Six-thirty-ish we went off to the Big Dinner. This was quite uncomfortable – lots of people crammed into this restaurant trying to talk with loud music and no acoustics. I personally hate this as I have the hearing of my dad at times and I really can't follow a conversation with that much going on (one of the reasons I hate clubs and bars with loud music). Long story short, we had a good dinner and lots of 650ml beers and everyone was quite happy. For the record, guinea pig has very little meat on it and is quite hard to eat – and doesn't really taste like much. Gamey dark meat chicken maybe.
Eventually the five of us piled off to go home because our nice hosts at the hostel asked us to come home by 10:30PM. :( When we left almost everyone was still partying and there was much chiding – personally, I don't need to party it up out here, I do that often enough at home. I'm hear to do something new and different, and the only different here is trying to figure out wtf a Brit means when he says some random stuff like "you must have been daggered." Regardless, one of us did have to sit in the back on the ride home and the taxi driver got lost (again), but the hosts did let us in without complaint when we arrived at 10:18PM.
We did, however, decide that tomorrow we will take an easy morning, then pack up and check out and head downtown and grab a hotel near everyone else for the rest of it. I'd like more internet and I'm honestly a bit sick of walking 1.5 miles at least four times a day (I know, I know, I could cab it but it's ridiculous to cab that short all the time).

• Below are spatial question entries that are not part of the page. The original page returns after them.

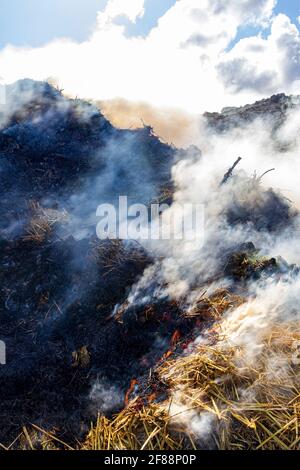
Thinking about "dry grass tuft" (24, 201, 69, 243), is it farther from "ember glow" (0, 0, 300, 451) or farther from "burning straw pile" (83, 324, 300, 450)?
"burning straw pile" (83, 324, 300, 450)

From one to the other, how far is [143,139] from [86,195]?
7.15 feet

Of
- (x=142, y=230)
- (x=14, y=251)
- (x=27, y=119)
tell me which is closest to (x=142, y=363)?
(x=142, y=230)

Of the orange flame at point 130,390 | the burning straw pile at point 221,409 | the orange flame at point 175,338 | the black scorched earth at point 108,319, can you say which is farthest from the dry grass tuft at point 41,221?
the burning straw pile at point 221,409

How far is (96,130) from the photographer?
26.3 feet

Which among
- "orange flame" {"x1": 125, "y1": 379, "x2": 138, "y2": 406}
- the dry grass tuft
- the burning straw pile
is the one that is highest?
the dry grass tuft

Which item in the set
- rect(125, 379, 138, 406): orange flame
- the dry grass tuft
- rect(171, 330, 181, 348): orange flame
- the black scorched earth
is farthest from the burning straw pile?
the dry grass tuft

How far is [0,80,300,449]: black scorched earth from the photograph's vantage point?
259 centimetres

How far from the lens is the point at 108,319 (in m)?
4.27

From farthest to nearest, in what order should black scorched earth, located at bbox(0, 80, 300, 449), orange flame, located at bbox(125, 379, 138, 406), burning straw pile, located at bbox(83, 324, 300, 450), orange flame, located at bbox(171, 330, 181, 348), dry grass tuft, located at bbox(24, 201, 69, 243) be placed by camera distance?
dry grass tuft, located at bbox(24, 201, 69, 243)
orange flame, located at bbox(171, 330, 181, 348)
orange flame, located at bbox(125, 379, 138, 406)
black scorched earth, located at bbox(0, 80, 300, 449)
burning straw pile, located at bbox(83, 324, 300, 450)

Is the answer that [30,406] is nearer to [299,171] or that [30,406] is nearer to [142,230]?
[142,230]

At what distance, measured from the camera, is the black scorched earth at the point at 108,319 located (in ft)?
8.51

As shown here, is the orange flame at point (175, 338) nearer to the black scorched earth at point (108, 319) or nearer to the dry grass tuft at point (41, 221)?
the black scorched earth at point (108, 319)

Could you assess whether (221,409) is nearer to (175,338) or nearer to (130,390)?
(130,390)

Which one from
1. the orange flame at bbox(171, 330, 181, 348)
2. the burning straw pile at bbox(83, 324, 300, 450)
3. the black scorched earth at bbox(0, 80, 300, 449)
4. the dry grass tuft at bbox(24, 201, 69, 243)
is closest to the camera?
the burning straw pile at bbox(83, 324, 300, 450)
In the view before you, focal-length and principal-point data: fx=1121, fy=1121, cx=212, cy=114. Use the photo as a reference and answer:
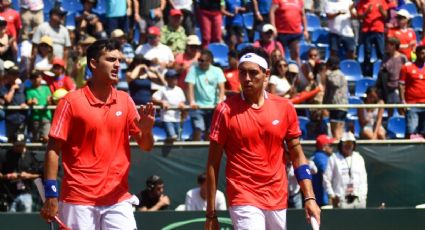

Tomorrow is driving, paperwork, and a meeting with the town mayor. Hopefully add getting helmets and some extra t-shirts in there and editing some video to upload for all you folks!
Comments
Don't you think $20 is worth avoiding skin cancer in your future? Perhaps it's just expensive since most of the locals have darker skin and don't need sunscreen, so there's not much of a market? When I was in El Salvador on a Habitat trip I ended up giving my bottle of sunscreen to a local volunteer at the end of the trip. She had unusually light skin for a Salvadoran and was burning quite a bit - she was very happy to have the sunscreen as it was so expensive there.